2. Materials and Methods
2.1. Materials of Polydimethylsiloxane (PDMS)-based liver phantom
The main component of the liver phantom is Polydimethylsiloxane (PDMS) which is the most widely used silicon-based polymer  (SYLGARD® USA). The refractive index of PDMS (~1.4) is similar to that of soft mammalian tissue (1.33-1.50) . Cured PDMS is stable, elastic and of adequate strength to be used for our system. The main scattering agent used was Al2O3 powder (99.99% purity, average particle size: 0.5-1μm, Inframat® Advanced MaterialsTM). A finer Al2O3 powder (99.99% purity, average particle size: ~100nm, Inframat® Advanced MaterialsTM) was used as an additional scattering agent. This second scatterer was included to adjust the scattering spectrum of 0.5-1μm Al2O3 powder, since many biological tissues exhibit Rayleigh-type scattering (λ−4 dependence) due to small-scale biological structures . The main absorber is black ink (Black India 4415, Higgins®), since it is known to have a wide spectral range of relatively uniform absorption. It was used as the main absorber to mimic absorption over the range of 700-1000nm. Blue #1 food color (Wilton®) was used as an additional absorber to mimic absorption near 650nm.

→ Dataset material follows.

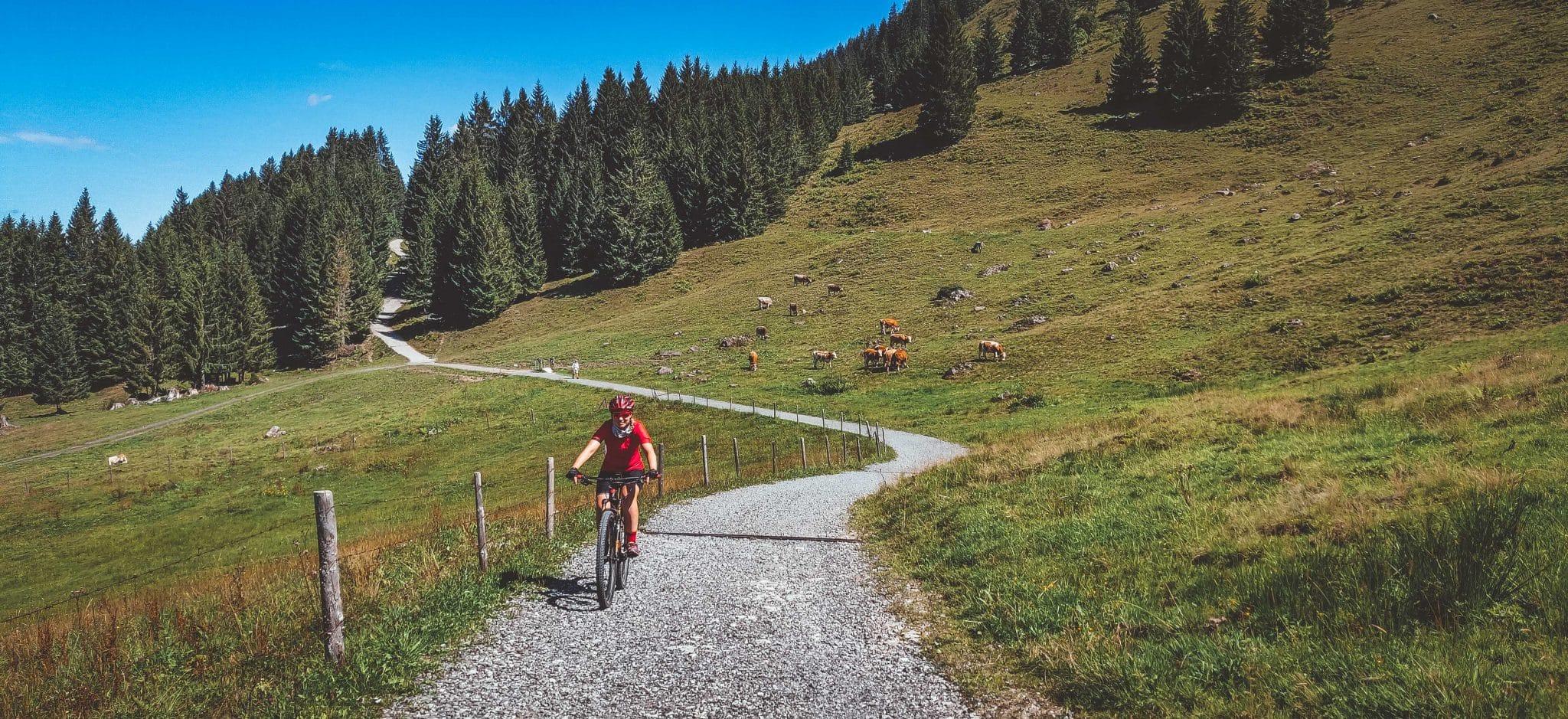 Mountainbike Urlaub in den Allgäuer Alpen - Erfahrungsbericht zum Fahrradurlaub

2.2. Recipe design of liver phantoms
To develop a recipe for liver phantoms, the larger 0.5-1μm Al2O3 powder was mixed with uncured PDMS at different concentrations (5mg/mL, 10mg/mL and 15mg/mL) to determine the relationship of reduced scattering coefficient and concentration of larger Al2O3 powder. The curing agent was mixed at a volumetric ratio of 1:10. The reduced scattering coefficient of the larger 0.5-1μm Al2O3 powder diluted in PDMS with different concentrations was measured using an integrating sphere and calculated using the Inverse Adding-Doubling algorithm (IAD), as described in Section 2.3. As a function of larger 0.5-1μm Al2O3 powder concentration, the measured reduced scattering coefficient (1/mm) increased with a linear trend obtained from measurement: μs = 0.0448*[concentration of Al2O3 powder in mg/mL]. Although the Al2O3 powder has a broad size distribution covering ~0.5-1μm and Al2O3 particles are not regular spheres, this trend follows the general behavior expected from Mie theory; namely, that the reduced scattering coefficient is proportional to scatterer concentration.

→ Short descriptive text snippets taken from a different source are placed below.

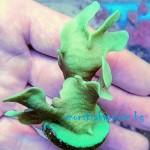 Pavona cactus - фраг № 2916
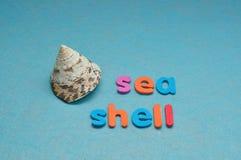 Ένα θαλασσινό κοχύλι με το κοχύλι θάλασσας λέξης Στοκ Εικόνα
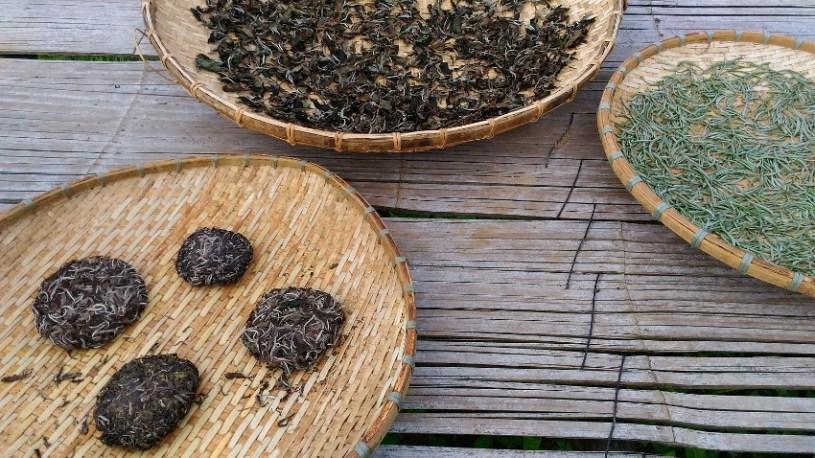 Teeblätter von nativen Teebäumen beim Trocknen, Bolaven Plateau, Laos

A similar approach was used to measure the scattering of the smaller 100-nm Al2O3 powder with uncured PDMS (10mg/mL). The absorption coefficients of India ink and blue color were determined by a spectrometer (USB 4000, Ocean Optics, Inc.). According to calculation of Al2O3 powder concentrations, and after experimental optimization, the final recipe for the liver phantom was determined as follows: 7.29mg of 0.5-1μm Al2O3 powder, 2mg of 100nm Al2O3 powder, 0.67μL of black ink, and 2μL of blue food color mixed per 1mL of uncured PDMS.

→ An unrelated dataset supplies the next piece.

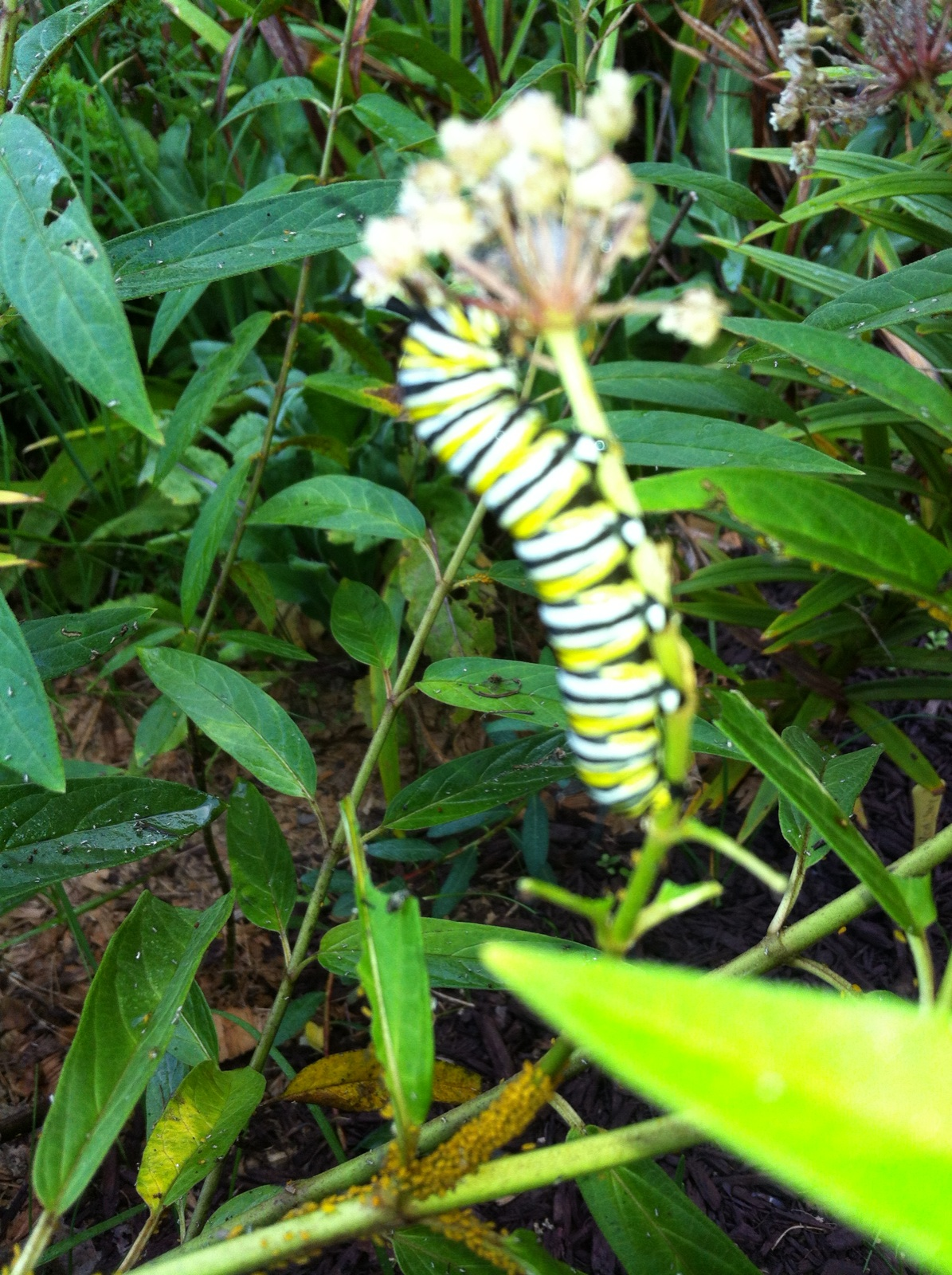 milkweed report Common milkweed is the main food plant for monarch butterfly larvae  flowers  in one umbel the average flower number per umbel has been reported as 76.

2.3. Procedure of making PDMS-based liver phantoms
Mixtures of the two different sized Al2O3 powder, black ink, blue food color and uncured PDMS were prepared according to the designed recipe defined above. The mixture was sonicated and stirred until homogeneous, and the curing agent was then added at the volumetric ratio of 1:10. The resulting mixture was stirred and cast into molds (plastic Petri dishes 40mm in diameter). The thickness of phantoms was varied by dispensing uncured mixture into molds with a syringe to adjust the volume dispensed. After applying vacuum to remove bubbles, the samples were cured for two hours in an oven at 65◦C to completely crosslink the PDMS. All phantoms were left at room temperature for at least three days before determination of the optical properties.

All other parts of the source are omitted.